Histograms and Probability Distribution
In mathematics, a probability distribution assigns to every interval of the real numbers a probability, so that the probability axioms are satisfied. A probability distribution is a special case of the more general notion of a probability measure. Every random variable gives rise to a probability distribution, and this distribution contains most of the important information about the variable. If X is a random variable, the corresponding probability distribution assigns to the interval [a, b] the probability P [a ≤ X ≤ b], i.e. the probability that the variable X will take a value in the interval [a, b].
Probability distributions are basically of two types:
Discrete Probability Distribution is that which can take only a limited number of values, which can be listed. The probability of taking birth in a given month is discrete because there are only 12 possible values (12 months of the year). Binomial and Poisson distributions are examples of discrete distributions.
In a Continuous Probability Distribution, the variable is allowed to take on any value within a given range. Normal distribution is an example of continuous distribution.
Histogram and Probability Distribution Curve
Histograms are bar charts in which the area of the bar is proportional to the number of observations having values in the range defining the bar. Just as we can construct histograms of samples, we can construct histograms of populations. The population histogram describes the proportion of the population that lies between various limits. It also describes the behavior of individual observations drawn at random from the population, that is, it gives the probability that an individual selected at random from the population will have a value between specified limits. When the area of a histogram is standardized to 1, the histogram becomes a probability density function. The area of any portion of the histogram (the area under any part of the curve) is the proportion of the population in the designated region.

+++++

Using the histograms and probability distribution text, answer:
1. Which two distributions are named as examples of discrete distributions?
2. Which distribution is given as an example of a continuous distribution?
3. What does a histogram become when its area is standardized to 1?

> [Data rows]:
+++++

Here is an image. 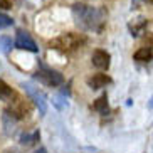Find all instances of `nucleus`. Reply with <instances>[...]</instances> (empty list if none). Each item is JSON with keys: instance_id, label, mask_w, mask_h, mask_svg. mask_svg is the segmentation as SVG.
<instances>
[{"instance_id": "obj_1", "label": "nucleus", "mask_w": 153, "mask_h": 153, "mask_svg": "<svg viewBox=\"0 0 153 153\" xmlns=\"http://www.w3.org/2000/svg\"><path fill=\"white\" fill-rule=\"evenodd\" d=\"M72 15L76 24L84 30L101 32L106 24V10L103 7H91L86 4H76L72 7Z\"/></svg>"}, {"instance_id": "obj_2", "label": "nucleus", "mask_w": 153, "mask_h": 153, "mask_svg": "<svg viewBox=\"0 0 153 153\" xmlns=\"http://www.w3.org/2000/svg\"><path fill=\"white\" fill-rule=\"evenodd\" d=\"M86 44V37L82 34H74V32H69V34H62V36L56 37L52 41H49V47L51 49H56L59 52H74L77 51L81 45Z\"/></svg>"}, {"instance_id": "obj_3", "label": "nucleus", "mask_w": 153, "mask_h": 153, "mask_svg": "<svg viewBox=\"0 0 153 153\" xmlns=\"http://www.w3.org/2000/svg\"><path fill=\"white\" fill-rule=\"evenodd\" d=\"M36 79L41 81L42 84L45 86H51V88H56V86H61L64 82V77L61 72L54 71V69H47V68H42L36 72Z\"/></svg>"}, {"instance_id": "obj_4", "label": "nucleus", "mask_w": 153, "mask_h": 153, "mask_svg": "<svg viewBox=\"0 0 153 153\" xmlns=\"http://www.w3.org/2000/svg\"><path fill=\"white\" fill-rule=\"evenodd\" d=\"M22 88H24V91H25V93H27V94L30 96V99L34 101V104L37 106L39 113H41V114H45V111H47V103H45V96L42 94V93H41L39 89H36L34 86H30V84H25V82H24Z\"/></svg>"}, {"instance_id": "obj_5", "label": "nucleus", "mask_w": 153, "mask_h": 153, "mask_svg": "<svg viewBox=\"0 0 153 153\" xmlns=\"http://www.w3.org/2000/svg\"><path fill=\"white\" fill-rule=\"evenodd\" d=\"M14 45L17 47V49L29 51V52H37V51H39V47H37V44L34 42V39L29 36L27 32H24V30H19L17 32V37H15Z\"/></svg>"}, {"instance_id": "obj_6", "label": "nucleus", "mask_w": 153, "mask_h": 153, "mask_svg": "<svg viewBox=\"0 0 153 153\" xmlns=\"http://www.w3.org/2000/svg\"><path fill=\"white\" fill-rule=\"evenodd\" d=\"M91 61H93V66H94V68L108 69L109 68V61H111V56H109L106 51H103V49H96L94 52H93Z\"/></svg>"}, {"instance_id": "obj_7", "label": "nucleus", "mask_w": 153, "mask_h": 153, "mask_svg": "<svg viewBox=\"0 0 153 153\" xmlns=\"http://www.w3.org/2000/svg\"><path fill=\"white\" fill-rule=\"evenodd\" d=\"M111 82V77L106 74H93L91 77H88V86L91 89H101Z\"/></svg>"}, {"instance_id": "obj_8", "label": "nucleus", "mask_w": 153, "mask_h": 153, "mask_svg": "<svg viewBox=\"0 0 153 153\" xmlns=\"http://www.w3.org/2000/svg\"><path fill=\"white\" fill-rule=\"evenodd\" d=\"M128 29H130L133 37H138L140 34H143L145 29H146V20H145V19H135L133 22L128 24Z\"/></svg>"}, {"instance_id": "obj_9", "label": "nucleus", "mask_w": 153, "mask_h": 153, "mask_svg": "<svg viewBox=\"0 0 153 153\" xmlns=\"http://www.w3.org/2000/svg\"><path fill=\"white\" fill-rule=\"evenodd\" d=\"M153 59V51L148 49V47H140L135 52V61H140V62H148Z\"/></svg>"}, {"instance_id": "obj_10", "label": "nucleus", "mask_w": 153, "mask_h": 153, "mask_svg": "<svg viewBox=\"0 0 153 153\" xmlns=\"http://www.w3.org/2000/svg\"><path fill=\"white\" fill-rule=\"evenodd\" d=\"M93 108H94L96 111H99L101 114H106V113H108V98H106V94H103L101 98L96 99L94 104H93Z\"/></svg>"}, {"instance_id": "obj_11", "label": "nucleus", "mask_w": 153, "mask_h": 153, "mask_svg": "<svg viewBox=\"0 0 153 153\" xmlns=\"http://www.w3.org/2000/svg\"><path fill=\"white\" fill-rule=\"evenodd\" d=\"M12 96H14L12 88H10L5 81L0 79V98H2V99H9V98H12Z\"/></svg>"}, {"instance_id": "obj_12", "label": "nucleus", "mask_w": 153, "mask_h": 153, "mask_svg": "<svg viewBox=\"0 0 153 153\" xmlns=\"http://www.w3.org/2000/svg\"><path fill=\"white\" fill-rule=\"evenodd\" d=\"M39 136H41V135H39V131H34L32 135H24L22 138H20V140H22L20 143H22V145H34L37 140H39Z\"/></svg>"}, {"instance_id": "obj_13", "label": "nucleus", "mask_w": 153, "mask_h": 153, "mask_svg": "<svg viewBox=\"0 0 153 153\" xmlns=\"http://www.w3.org/2000/svg\"><path fill=\"white\" fill-rule=\"evenodd\" d=\"M10 25H14V20L5 14H0V29H7Z\"/></svg>"}, {"instance_id": "obj_14", "label": "nucleus", "mask_w": 153, "mask_h": 153, "mask_svg": "<svg viewBox=\"0 0 153 153\" xmlns=\"http://www.w3.org/2000/svg\"><path fill=\"white\" fill-rule=\"evenodd\" d=\"M9 47H12V41L7 39V37H2L0 39V49L4 51V52H9Z\"/></svg>"}, {"instance_id": "obj_15", "label": "nucleus", "mask_w": 153, "mask_h": 153, "mask_svg": "<svg viewBox=\"0 0 153 153\" xmlns=\"http://www.w3.org/2000/svg\"><path fill=\"white\" fill-rule=\"evenodd\" d=\"M143 45L153 51V34H145V37H143Z\"/></svg>"}, {"instance_id": "obj_16", "label": "nucleus", "mask_w": 153, "mask_h": 153, "mask_svg": "<svg viewBox=\"0 0 153 153\" xmlns=\"http://www.w3.org/2000/svg\"><path fill=\"white\" fill-rule=\"evenodd\" d=\"M0 9H5V10L12 9V2L10 0H0Z\"/></svg>"}, {"instance_id": "obj_17", "label": "nucleus", "mask_w": 153, "mask_h": 153, "mask_svg": "<svg viewBox=\"0 0 153 153\" xmlns=\"http://www.w3.org/2000/svg\"><path fill=\"white\" fill-rule=\"evenodd\" d=\"M36 153H47V150H45V148H39Z\"/></svg>"}, {"instance_id": "obj_18", "label": "nucleus", "mask_w": 153, "mask_h": 153, "mask_svg": "<svg viewBox=\"0 0 153 153\" xmlns=\"http://www.w3.org/2000/svg\"><path fill=\"white\" fill-rule=\"evenodd\" d=\"M143 2H148V4H153V0H143Z\"/></svg>"}, {"instance_id": "obj_19", "label": "nucleus", "mask_w": 153, "mask_h": 153, "mask_svg": "<svg viewBox=\"0 0 153 153\" xmlns=\"http://www.w3.org/2000/svg\"><path fill=\"white\" fill-rule=\"evenodd\" d=\"M150 104H152V108H153V98H152V101H150Z\"/></svg>"}]
</instances>
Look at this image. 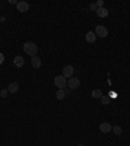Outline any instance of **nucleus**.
<instances>
[{
    "label": "nucleus",
    "mask_w": 130,
    "mask_h": 146,
    "mask_svg": "<svg viewBox=\"0 0 130 146\" xmlns=\"http://www.w3.org/2000/svg\"><path fill=\"white\" fill-rule=\"evenodd\" d=\"M24 51L26 52L29 56L34 58V56H36V54H38V46L34 42H26L24 44Z\"/></svg>",
    "instance_id": "1"
},
{
    "label": "nucleus",
    "mask_w": 130,
    "mask_h": 146,
    "mask_svg": "<svg viewBox=\"0 0 130 146\" xmlns=\"http://www.w3.org/2000/svg\"><path fill=\"white\" fill-rule=\"evenodd\" d=\"M55 85L57 86L59 89H63V90H65V86L68 85V81L67 78L61 74V76H56L55 77Z\"/></svg>",
    "instance_id": "2"
},
{
    "label": "nucleus",
    "mask_w": 130,
    "mask_h": 146,
    "mask_svg": "<svg viewBox=\"0 0 130 146\" xmlns=\"http://www.w3.org/2000/svg\"><path fill=\"white\" fill-rule=\"evenodd\" d=\"M94 33H95V35L100 36V38H106L108 35V30H107V27L103 26V25H96Z\"/></svg>",
    "instance_id": "3"
},
{
    "label": "nucleus",
    "mask_w": 130,
    "mask_h": 146,
    "mask_svg": "<svg viewBox=\"0 0 130 146\" xmlns=\"http://www.w3.org/2000/svg\"><path fill=\"white\" fill-rule=\"evenodd\" d=\"M68 86H69L70 90H74V89H78L81 86V81H79L77 77H70L69 81H68Z\"/></svg>",
    "instance_id": "4"
},
{
    "label": "nucleus",
    "mask_w": 130,
    "mask_h": 146,
    "mask_svg": "<svg viewBox=\"0 0 130 146\" xmlns=\"http://www.w3.org/2000/svg\"><path fill=\"white\" fill-rule=\"evenodd\" d=\"M73 73H74V68H73L72 65H65V67L63 68V76L65 77V78L73 77Z\"/></svg>",
    "instance_id": "5"
},
{
    "label": "nucleus",
    "mask_w": 130,
    "mask_h": 146,
    "mask_svg": "<svg viewBox=\"0 0 130 146\" xmlns=\"http://www.w3.org/2000/svg\"><path fill=\"white\" fill-rule=\"evenodd\" d=\"M17 11L21 13H25L29 11V3L26 1H18L17 3Z\"/></svg>",
    "instance_id": "6"
},
{
    "label": "nucleus",
    "mask_w": 130,
    "mask_h": 146,
    "mask_svg": "<svg viewBox=\"0 0 130 146\" xmlns=\"http://www.w3.org/2000/svg\"><path fill=\"white\" fill-rule=\"evenodd\" d=\"M100 128V132L102 133H109V132L112 131V125L109 124V123H102V124L99 125Z\"/></svg>",
    "instance_id": "7"
},
{
    "label": "nucleus",
    "mask_w": 130,
    "mask_h": 146,
    "mask_svg": "<svg viewBox=\"0 0 130 146\" xmlns=\"http://www.w3.org/2000/svg\"><path fill=\"white\" fill-rule=\"evenodd\" d=\"M96 15L99 16L100 18H104V17H107V16L109 15V11L106 8V7H102V8L96 9Z\"/></svg>",
    "instance_id": "8"
},
{
    "label": "nucleus",
    "mask_w": 130,
    "mask_h": 146,
    "mask_svg": "<svg viewBox=\"0 0 130 146\" xmlns=\"http://www.w3.org/2000/svg\"><path fill=\"white\" fill-rule=\"evenodd\" d=\"M85 38H86V42H88V43H94L96 40V35H95L94 31H87Z\"/></svg>",
    "instance_id": "9"
},
{
    "label": "nucleus",
    "mask_w": 130,
    "mask_h": 146,
    "mask_svg": "<svg viewBox=\"0 0 130 146\" xmlns=\"http://www.w3.org/2000/svg\"><path fill=\"white\" fill-rule=\"evenodd\" d=\"M13 63H15V65H16L17 68H21V67H24L25 59L22 58V56H16V58L13 59Z\"/></svg>",
    "instance_id": "10"
},
{
    "label": "nucleus",
    "mask_w": 130,
    "mask_h": 146,
    "mask_svg": "<svg viewBox=\"0 0 130 146\" xmlns=\"http://www.w3.org/2000/svg\"><path fill=\"white\" fill-rule=\"evenodd\" d=\"M18 89H20V86H18L17 82H12V84H9L8 85V91L11 93V94H16L18 91Z\"/></svg>",
    "instance_id": "11"
},
{
    "label": "nucleus",
    "mask_w": 130,
    "mask_h": 146,
    "mask_svg": "<svg viewBox=\"0 0 130 146\" xmlns=\"http://www.w3.org/2000/svg\"><path fill=\"white\" fill-rule=\"evenodd\" d=\"M31 65H33V68H35V69L40 68V65H42V60H40V58H38V56L31 58Z\"/></svg>",
    "instance_id": "12"
},
{
    "label": "nucleus",
    "mask_w": 130,
    "mask_h": 146,
    "mask_svg": "<svg viewBox=\"0 0 130 146\" xmlns=\"http://www.w3.org/2000/svg\"><path fill=\"white\" fill-rule=\"evenodd\" d=\"M91 97L94 98V99H100V98L103 97V91L100 90V89H94V90L91 91Z\"/></svg>",
    "instance_id": "13"
},
{
    "label": "nucleus",
    "mask_w": 130,
    "mask_h": 146,
    "mask_svg": "<svg viewBox=\"0 0 130 146\" xmlns=\"http://www.w3.org/2000/svg\"><path fill=\"white\" fill-rule=\"evenodd\" d=\"M55 95H56V99L61 100L65 98V90H63V89H59L56 93H55Z\"/></svg>",
    "instance_id": "14"
},
{
    "label": "nucleus",
    "mask_w": 130,
    "mask_h": 146,
    "mask_svg": "<svg viewBox=\"0 0 130 146\" xmlns=\"http://www.w3.org/2000/svg\"><path fill=\"white\" fill-rule=\"evenodd\" d=\"M112 131L115 132L116 136H121V134H122V128L120 127V125H113V127H112Z\"/></svg>",
    "instance_id": "15"
},
{
    "label": "nucleus",
    "mask_w": 130,
    "mask_h": 146,
    "mask_svg": "<svg viewBox=\"0 0 130 146\" xmlns=\"http://www.w3.org/2000/svg\"><path fill=\"white\" fill-rule=\"evenodd\" d=\"M100 102H102V104H104V106H107V104L111 102V99H109L108 97H106V95H103V97L100 98Z\"/></svg>",
    "instance_id": "16"
},
{
    "label": "nucleus",
    "mask_w": 130,
    "mask_h": 146,
    "mask_svg": "<svg viewBox=\"0 0 130 146\" xmlns=\"http://www.w3.org/2000/svg\"><path fill=\"white\" fill-rule=\"evenodd\" d=\"M8 94H9L8 89H3V90L0 91V97H1V98H7V97H8Z\"/></svg>",
    "instance_id": "17"
},
{
    "label": "nucleus",
    "mask_w": 130,
    "mask_h": 146,
    "mask_svg": "<svg viewBox=\"0 0 130 146\" xmlns=\"http://www.w3.org/2000/svg\"><path fill=\"white\" fill-rule=\"evenodd\" d=\"M96 9H98L96 3H91L90 4V11H92V12H96Z\"/></svg>",
    "instance_id": "18"
},
{
    "label": "nucleus",
    "mask_w": 130,
    "mask_h": 146,
    "mask_svg": "<svg viewBox=\"0 0 130 146\" xmlns=\"http://www.w3.org/2000/svg\"><path fill=\"white\" fill-rule=\"evenodd\" d=\"M96 7H98V8L104 7V1H103V0H98V1H96Z\"/></svg>",
    "instance_id": "19"
},
{
    "label": "nucleus",
    "mask_w": 130,
    "mask_h": 146,
    "mask_svg": "<svg viewBox=\"0 0 130 146\" xmlns=\"http://www.w3.org/2000/svg\"><path fill=\"white\" fill-rule=\"evenodd\" d=\"M4 60H5V58H4V55L1 54V52H0V65H1V64L4 63Z\"/></svg>",
    "instance_id": "20"
},
{
    "label": "nucleus",
    "mask_w": 130,
    "mask_h": 146,
    "mask_svg": "<svg viewBox=\"0 0 130 146\" xmlns=\"http://www.w3.org/2000/svg\"><path fill=\"white\" fill-rule=\"evenodd\" d=\"M8 3H9V4H16V5H17V3H18V1H16V0H9Z\"/></svg>",
    "instance_id": "21"
},
{
    "label": "nucleus",
    "mask_w": 130,
    "mask_h": 146,
    "mask_svg": "<svg viewBox=\"0 0 130 146\" xmlns=\"http://www.w3.org/2000/svg\"><path fill=\"white\" fill-rule=\"evenodd\" d=\"M70 94V89H68V90H65V95H69Z\"/></svg>",
    "instance_id": "22"
},
{
    "label": "nucleus",
    "mask_w": 130,
    "mask_h": 146,
    "mask_svg": "<svg viewBox=\"0 0 130 146\" xmlns=\"http://www.w3.org/2000/svg\"><path fill=\"white\" fill-rule=\"evenodd\" d=\"M0 21L4 22V21H5V17H1V18H0Z\"/></svg>",
    "instance_id": "23"
},
{
    "label": "nucleus",
    "mask_w": 130,
    "mask_h": 146,
    "mask_svg": "<svg viewBox=\"0 0 130 146\" xmlns=\"http://www.w3.org/2000/svg\"><path fill=\"white\" fill-rule=\"evenodd\" d=\"M78 146H85V145H78Z\"/></svg>",
    "instance_id": "24"
}]
</instances>
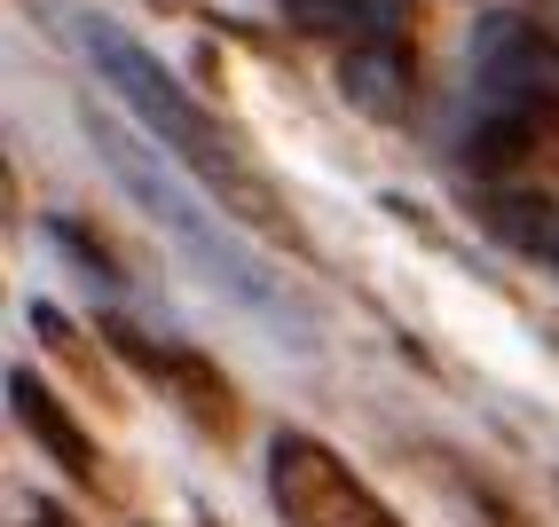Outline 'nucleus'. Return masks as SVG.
I'll return each mask as SVG.
<instances>
[{
	"mask_svg": "<svg viewBox=\"0 0 559 527\" xmlns=\"http://www.w3.org/2000/svg\"><path fill=\"white\" fill-rule=\"evenodd\" d=\"M87 142L103 149V166L119 173V190L174 237V252L190 260V268H198L221 299H237L252 323H269L276 338H300V347H308V323H300V308H292V291H284L269 268H260V260L245 252V237H237L229 220H221V213L190 190V181H181V173L158 158V149H142L127 127H110L103 110H87Z\"/></svg>",
	"mask_w": 559,
	"mask_h": 527,
	"instance_id": "f257e3e1",
	"label": "nucleus"
},
{
	"mask_svg": "<svg viewBox=\"0 0 559 527\" xmlns=\"http://www.w3.org/2000/svg\"><path fill=\"white\" fill-rule=\"evenodd\" d=\"M80 48H87V63L110 80V95H119V103L134 110V119L151 127V134L174 149V158L205 181L213 197H229V205H245V213H260V220H276L269 190H260V173L237 158L229 134H221V127L205 119V110L190 103V87H181L174 71H166L151 48H142V40H134V32H119L110 16H80Z\"/></svg>",
	"mask_w": 559,
	"mask_h": 527,
	"instance_id": "f03ea898",
	"label": "nucleus"
},
{
	"mask_svg": "<svg viewBox=\"0 0 559 527\" xmlns=\"http://www.w3.org/2000/svg\"><path fill=\"white\" fill-rule=\"evenodd\" d=\"M269 504L284 527H402L379 488H362L316 433H276L269 441Z\"/></svg>",
	"mask_w": 559,
	"mask_h": 527,
	"instance_id": "7ed1b4c3",
	"label": "nucleus"
},
{
	"mask_svg": "<svg viewBox=\"0 0 559 527\" xmlns=\"http://www.w3.org/2000/svg\"><path fill=\"white\" fill-rule=\"evenodd\" d=\"M473 80H480V95H489V110H536L544 87H551V56H544V40L520 16L497 9L473 32Z\"/></svg>",
	"mask_w": 559,
	"mask_h": 527,
	"instance_id": "20e7f679",
	"label": "nucleus"
},
{
	"mask_svg": "<svg viewBox=\"0 0 559 527\" xmlns=\"http://www.w3.org/2000/svg\"><path fill=\"white\" fill-rule=\"evenodd\" d=\"M9 409H16V426L24 433H40V448L48 457L80 480V488H95L103 480V465H95V448H87V433H80V418H71V409L32 379V370H9Z\"/></svg>",
	"mask_w": 559,
	"mask_h": 527,
	"instance_id": "39448f33",
	"label": "nucleus"
},
{
	"mask_svg": "<svg viewBox=\"0 0 559 527\" xmlns=\"http://www.w3.org/2000/svg\"><path fill=\"white\" fill-rule=\"evenodd\" d=\"M340 95L362 110V119H402L409 110V56L386 40H362L340 56Z\"/></svg>",
	"mask_w": 559,
	"mask_h": 527,
	"instance_id": "423d86ee",
	"label": "nucleus"
},
{
	"mask_svg": "<svg viewBox=\"0 0 559 527\" xmlns=\"http://www.w3.org/2000/svg\"><path fill=\"white\" fill-rule=\"evenodd\" d=\"M292 16L308 32H362L379 9H370V0H292Z\"/></svg>",
	"mask_w": 559,
	"mask_h": 527,
	"instance_id": "0eeeda50",
	"label": "nucleus"
},
{
	"mask_svg": "<svg viewBox=\"0 0 559 527\" xmlns=\"http://www.w3.org/2000/svg\"><path fill=\"white\" fill-rule=\"evenodd\" d=\"M32 527H63V519H32Z\"/></svg>",
	"mask_w": 559,
	"mask_h": 527,
	"instance_id": "6e6552de",
	"label": "nucleus"
}]
</instances>
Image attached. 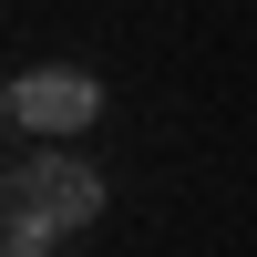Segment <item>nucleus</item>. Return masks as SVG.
<instances>
[{
	"instance_id": "obj_1",
	"label": "nucleus",
	"mask_w": 257,
	"mask_h": 257,
	"mask_svg": "<svg viewBox=\"0 0 257 257\" xmlns=\"http://www.w3.org/2000/svg\"><path fill=\"white\" fill-rule=\"evenodd\" d=\"M0 257H52L72 226L103 216V175L72 155V144H31V155L11 165V185H0Z\"/></svg>"
},
{
	"instance_id": "obj_2",
	"label": "nucleus",
	"mask_w": 257,
	"mask_h": 257,
	"mask_svg": "<svg viewBox=\"0 0 257 257\" xmlns=\"http://www.w3.org/2000/svg\"><path fill=\"white\" fill-rule=\"evenodd\" d=\"M93 113H103V82L72 72V62H52V72H21V82H11V134L62 144V134H82Z\"/></svg>"
}]
</instances>
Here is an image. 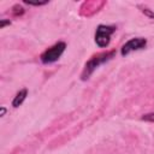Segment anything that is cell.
Returning <instances> with one entry per match:
<instances>
[{"label": "cell", "mask_w": 154, "mask_h": 154, "mask_svg": "<svg viewBox=\"0 0 154 154\" xmlns=\"http://www.w3.org/2000/svg\"><path fill=\"white\" fill-rule=\"evenodd\" d=\"M10 20H5V19H1V22H0V28L2 29V28H5L6 25H10Z\"/></svg>", "instance_id": "9c48e42d"}, {"label": "cell", "mask_w": 154, "mask_h": 154, "mask_svg": "<svg viewBox=\"0 0 154 154\" xmlns=\"http://www.w3.org/2000/svg\"><path fill=\"white\" fill-rule=\"evenodd\" d=\"M66 48V43L65 42H58L55 43L54 46H52L51 48H48L47 51H45L41 55V61L43 64H51V63H54L57 61L61 54L64 53Z\"/></svg>", "instance_id": "7a4b0ae2"}, {"label": "cell", "mask_w": 154, "mask_h": 154, "mask_svg": "<svg viewBox=\"0 0 154 154\" xmlns=\"http://www.w3.org/2000/svg\"><path fill=\"white\" fill-rule=\"evenodd\" d=\"M26 95H28V90H26V89L19 90V91L17 93V95L14 96L13 101H12V106H13V107H19V106L23 103V101L26 99Z\"/></svg>", "instance_id": "5b68a950"}, {"label": "cell", "mask_w": 154, "mask_h": 154, "mask_svg": "<svg viewBox=\"0 0 154 154\" xmlns=\"http://www.w3.org/2000/svg\"><path fill=\"white\" fill-rule=\"evenodd\" d=\"M116 31L114 26L111 25H99L95 31V42L99 47H107L111 40V35Z\"/></svg>", "instance_id": "3957f363"}, {"label": "cell", "mask_w": 154, "mask_h": 154, "mask_svg": "<svg viewBox=\"0 0 154 154\" xmlns=\"http://www.w3.org/2000/svg\"><path fill=\"white\" fill-rule=\"evenodd\" d=\"M142 119H143V120H147V122H152V123H154V112L144 114V116L142 117Z\"/></svg>", "instance_id": "8992f818"}, {"label": "cell", "mask_w": 154, "mask_h": 154, "mask_svg": "<svg viewBox=\"0 0 154 154\" xmlns=\"http://www.w3.org/2000/svg\"><path fill=\"white\" fill-rule=\"evenodd\" d=\"M142 12H143L146 16H148L149 18H154V12H152L150 10H148V8H143Z\"/></svg>", "instance_id": "ba28073f"}, {"label": "cell", "mask_w": 154, "mask_h": 154, "mask_svg": "<svg viewBox=\"0 0 154 154\" xmlns=\"http://www.w3.org/2000/svg\"><path fill=\"white\" fill-rule=\"evenodd\" d=\"M23 13H24V8H23V7L18 6V5H16V6L13 7V14L18 16V14H23Z\"/></svg>", "instance_id": "52a82bcc"}, {"label": "cell", "mask_w": 154, "mask_h": 154, "mask_svg": "<svg viewBox=\"0 0 154 154\" xmlns=\"http://www.w3.org/2000/svg\"><path fill=\"white\" fill-rule=\"evenodd\" d=\"M147 45V40L143 38V37H135V38H130L128 42H125L122 47V55H128L130 54L131 52H135V51H138V49H142L144 48Z\"/></svg>", "instance_id": "277c9868"}, {"label": "cell", "mask_w": 154, "mask_h": 154, "mask_svg": "<svg viewBox=\"0 0 154 154\" xmlns=\"http://www.w3.org/2000/svg\"><path fill=\"white\" fill-rule=\"evenodd\" d=\"M5 112H6V109H5V107H2V108H1V116H4Z\"/></svg>", "instance_id": "30bf717a"}, {"label": "cell", "mask_w": 154, "mask_h": 154, "mask_svg": "<svg viewBox=\"0 0 154 154\" xmlns=\"http://www.w3.org/2000/svg\"><path fill=\"white\" fill-rule=\"evenodd\" d=\"M114 52H108V53H101V54H97L95 57H93L87 64H85V67H84V71L82 73V79H87L93 72L95 69H97L101 64H103L105 61L109 60L112 57H113Z\"/></svg>", "instance_id": "6da1fadb"}]
</instances>
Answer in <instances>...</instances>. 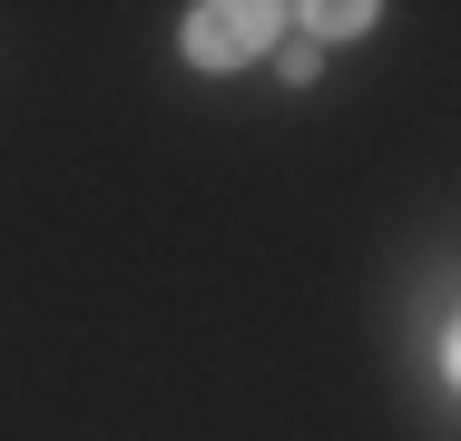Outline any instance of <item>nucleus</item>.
<instances>
[{
  "label": "nucleus",
  "instance_id": "f257e3e1",
  "mask_svg": "<svg viewBox=\"0 0 461 441\" xmlns=\"http://www.w3.org/2000/svg\"><path fill=\"white\" fill-rule=\"evenodd\" d=\"M276 20L285 10H266V0H206V10H186V59L196 69H246V59H266L276 50Z\"/></svg>",
  "mask_w": 461,
  "mask_h": 441
},
{
  "label": "nucleus",
  "instance_id": "f03ea898",
  "mask_svg": "<svg viewBox=\"0 0 461 441\" xmlns=\"http://www.w3.org/2000/svg\"><path fill=\"white\" fill-rule=\"evenodd\" d=\"M294 20H304V40L324 50V40H364V30H373V20H383V10H373V0H334V10L314 0V10H294Z\"/></svg>",
  "mask_w": 461,
  "mask_h": 441
},
{
  "label": "nucleus",
  "instance_id": "7ed1b4c3",
  "mask_svg": "<svg viewBox=\"0 0 461 441\" xmlns=\"http://www.w3.org/2000/svg\"><path fill=\"white\" fill-rule=\"evenodd\" d=\"M314 69H324L314 40H285V50H276V79H285V88H314Z\"/></svg>",
  "mask_w": 461,
  "mask_h": 441
}]
</instances>
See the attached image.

+++++

> [Result for this task]:
1. Binomial and Poisson distributions
2. Normal distribution
3. A probability density function